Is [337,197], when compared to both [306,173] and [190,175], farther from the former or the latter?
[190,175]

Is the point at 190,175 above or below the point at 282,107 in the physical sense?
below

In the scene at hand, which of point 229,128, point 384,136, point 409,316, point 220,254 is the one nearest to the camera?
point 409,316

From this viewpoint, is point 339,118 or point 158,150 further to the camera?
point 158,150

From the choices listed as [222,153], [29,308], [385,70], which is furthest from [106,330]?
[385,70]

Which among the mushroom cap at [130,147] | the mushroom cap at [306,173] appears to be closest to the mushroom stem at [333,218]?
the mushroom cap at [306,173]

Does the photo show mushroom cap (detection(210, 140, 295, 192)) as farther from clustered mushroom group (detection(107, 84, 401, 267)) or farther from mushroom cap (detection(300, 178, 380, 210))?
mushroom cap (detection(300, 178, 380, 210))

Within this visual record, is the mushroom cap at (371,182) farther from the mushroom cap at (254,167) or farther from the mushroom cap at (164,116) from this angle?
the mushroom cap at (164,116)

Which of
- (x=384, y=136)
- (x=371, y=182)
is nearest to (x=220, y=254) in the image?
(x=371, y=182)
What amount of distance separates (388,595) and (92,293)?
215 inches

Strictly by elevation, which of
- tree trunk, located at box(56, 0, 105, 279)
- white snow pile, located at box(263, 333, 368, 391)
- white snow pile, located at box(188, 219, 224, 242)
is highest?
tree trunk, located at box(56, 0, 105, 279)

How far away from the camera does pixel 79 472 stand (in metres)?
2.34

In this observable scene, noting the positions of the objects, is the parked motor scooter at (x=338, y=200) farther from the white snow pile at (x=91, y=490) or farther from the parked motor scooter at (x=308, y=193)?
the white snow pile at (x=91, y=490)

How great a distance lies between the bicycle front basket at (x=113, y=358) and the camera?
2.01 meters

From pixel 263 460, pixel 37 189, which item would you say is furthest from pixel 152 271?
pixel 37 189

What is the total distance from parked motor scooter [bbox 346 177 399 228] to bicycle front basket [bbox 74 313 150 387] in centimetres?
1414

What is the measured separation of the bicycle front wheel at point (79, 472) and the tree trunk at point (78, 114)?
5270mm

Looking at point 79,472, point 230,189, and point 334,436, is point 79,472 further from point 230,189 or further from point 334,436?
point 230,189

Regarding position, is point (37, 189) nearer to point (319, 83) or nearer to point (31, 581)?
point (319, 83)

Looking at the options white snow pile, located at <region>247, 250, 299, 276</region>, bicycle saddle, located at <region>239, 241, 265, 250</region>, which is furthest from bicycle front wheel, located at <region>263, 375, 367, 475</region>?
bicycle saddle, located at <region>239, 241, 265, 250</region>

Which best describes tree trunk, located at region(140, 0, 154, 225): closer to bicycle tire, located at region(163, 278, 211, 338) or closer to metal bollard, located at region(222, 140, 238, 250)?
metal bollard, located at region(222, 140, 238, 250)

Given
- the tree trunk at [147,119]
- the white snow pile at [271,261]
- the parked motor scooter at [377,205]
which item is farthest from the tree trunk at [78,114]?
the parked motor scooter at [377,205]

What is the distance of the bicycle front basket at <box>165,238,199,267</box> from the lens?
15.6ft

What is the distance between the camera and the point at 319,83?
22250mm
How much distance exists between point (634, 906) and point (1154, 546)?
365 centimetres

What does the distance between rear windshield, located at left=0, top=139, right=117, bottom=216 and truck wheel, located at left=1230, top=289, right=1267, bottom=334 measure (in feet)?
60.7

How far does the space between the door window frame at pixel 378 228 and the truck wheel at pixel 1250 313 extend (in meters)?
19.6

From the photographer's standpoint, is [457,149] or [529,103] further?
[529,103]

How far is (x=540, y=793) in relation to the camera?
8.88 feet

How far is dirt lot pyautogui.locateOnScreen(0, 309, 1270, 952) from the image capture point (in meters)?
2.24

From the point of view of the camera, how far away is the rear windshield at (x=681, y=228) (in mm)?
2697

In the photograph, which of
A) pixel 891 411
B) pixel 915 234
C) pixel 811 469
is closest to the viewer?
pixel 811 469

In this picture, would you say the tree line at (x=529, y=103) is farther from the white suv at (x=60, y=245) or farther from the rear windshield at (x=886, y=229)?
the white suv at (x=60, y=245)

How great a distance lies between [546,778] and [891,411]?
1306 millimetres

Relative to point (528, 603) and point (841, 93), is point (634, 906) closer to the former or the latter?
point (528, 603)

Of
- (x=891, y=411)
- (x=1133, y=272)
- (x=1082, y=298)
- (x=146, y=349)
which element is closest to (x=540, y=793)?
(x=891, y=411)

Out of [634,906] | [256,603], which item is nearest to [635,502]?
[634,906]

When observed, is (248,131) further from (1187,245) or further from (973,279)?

● ● ● ●

Copy the records above line for line, including every one of them, with no changes.

=== Task response ===
Is [337,197], when compared to both [306,173] and [190,175], farther from the former or the latter?
[190,175]

Is the point at 190,175 above or below the point at 282,107 in the physical sense?
below

In the scene at hand, which of point 229,128, point 384,136, point 409,316, point 220,254 is the one nearest to the camera?
point 409,316

From this viewpoint, is point 339,118 or point 158,150 further to the camera?
point 158,150

From the choices listed as [222,153], [29,308], [385,70], which is furthest from [106,330]?
[385,70]

Which among the mushroom cap at [130,147] | the mushroom cap at [306,173] appears to be closest to the mushroom stem at [333,218]?
the mushroom cap at [306,173]

Does the photo show mushroom cap (detection(210, 140, 295, 192)) as farther from clustered mushroom group (detection(107, 84, 401, 267)) or farther from mushroom cap (detection(300, 178, 380, 210))?
mushroom cap (detection(300, 178, 380, 210))

Within this visual record, is the mushroom cap at (371,182) farther from the mushroom cap at (254,167) or farther from the mushroom cap at (164,116) from this angle?
the mushroom cap at (164,116)

Which of
- (x=384, y=136)
- (x=371, y=182)
is nearest to (x=220, y=254) in the image?
(x=371, y=182)
What amount of distance separates (388,595) and (92,293)?
215 inches

Strictly by elevation, which of
- tree trunk, located at box(56, 0, 105, 279)
- white snow pile, located at box(263, 333, 368, 391)
- white snow pile, located at box(188, 219, 224, 242)
is highest?
tree trunk, located at box(56, 0, 105, 279)

How far away from the camera does pixel 79 472 stand (in metres)?
2.34

In this observable scene, noting the positions of the objects, is the parked motor scooter at (x=338, y=200) farther from the white snow pile at (x=91, y=490) or farther from the parked motor scooter at (x=308, y=193)?
the white snow pile at (x=91, y=490)

How great a distance lies between the bicycle front basket at (x=113, y=358) and the camera?
2.01 meters

From pixel 263 460, pixel 37 189, which item would you say is furthest from pixel 152 271?
pixel 37 189

What is the total distance from parked motor scooter [bbox 346 177 399 228] to bicycle front basket [bbox 74 313 150 387] in centimetres?
1414

What is the measured separation of the bicycle front wheel at point (79, 472) and the tree trunk at point (78, 114)?
5270mm

Looking at point 79,472, point 230,189, and point 334,436, is point 79,472 further from point 230,189 or further from point 334,436?
point 230,189

Regarding position, is point (37, 189) nearer to point (319, 83) or nearer to point (31, 581)?
point (319, 83)

Looking at the options white snow pile, located at <region>247, 250, 299, 276</region>, bicycle saddle, located at <region>239, 241, 265, 250</region>, which is furthest from bicycle front wheel, located at <region>263, 375, 367, 475</region>?
bicycle saddle, located at <region>239, 241, 265, 250</region>

Which best describes tree trunk, located at region(140, 0, 154, 225): closer to bicycle tire, located at region(163, 278, 211, 338) or closer to metal bollard, located at region(222, 140, 238, 250)?
metal bollard, located at region(222, 140, 238, 250)

Given
- the tree trunk at [147,119]
- the white snow pile at [271,261]
- the parked motor scooter at [377,205]
which item is farthest from the tree trunk at [78,114]?
the parked motor scooter at [377,205]

What is the distance of the bicycle front basket at <box>165,238,199,267</box> from the lens?
15.6ft

What is the distance between the camera and the point at 319,83?
22250mm
How much distance exists between point (634, 906) and point (1154, 546)?
365 centimetres

What does the distance between rear windshield, located at left=0, top=139, right=117, bottom=216 and truck wheel, located at left=1230, top=289, right=1267, bottom=334 measure (in feet)?
60.7

How far does the space between the door window frame at pixel 378 228 and the truck wheel at pixel 1250 313 extend (in meters)?
19.6

From the photographer's standpoint, is [457,149] or [529,103] further?
[529,103]

How far is (x=540, y=793) in relation to the camera?
8.88 feet

How far is dirt lot pyautogui.locateOnScreen(0, 309, 1270, 952) from the image capture point (in meters)?
2.24

From the point of view of the camera, how far away is the rear windshield at (x=681, y=228) (in mm)?
2697

In the photograph, which of
A) pixel 891 411
B) pixel 915 234
C) pixel 811 469
is closest to the viewer?
pixel 811 469

In this picture, would you say the tree line at (x=529, y=103) is farther from the white suv at (x=60, y=245) or farther from the rear windshield at (x=886, y=229)?
the white suv at (x=60, y=245)

How great a distance lies between [546,778] and [891,411]?
1306 millimetres

Relative to point (528, 603) and point (841, 93), is point (634, 906) closer to the former or the latter?
point (528, 603)

Of
- (x=891, y=411)
- (x=1133, y=272)
- (x=1082, y=298)
- (x=146, y=349)
which element is closest to (x=540, y=793)?
(x=891, y=411)

Out of [634,906] | [256,603], which item is nearest to [635,502]?
[634,906]

When observed, is (248,131) further from (1187,245) or further from (973,279)?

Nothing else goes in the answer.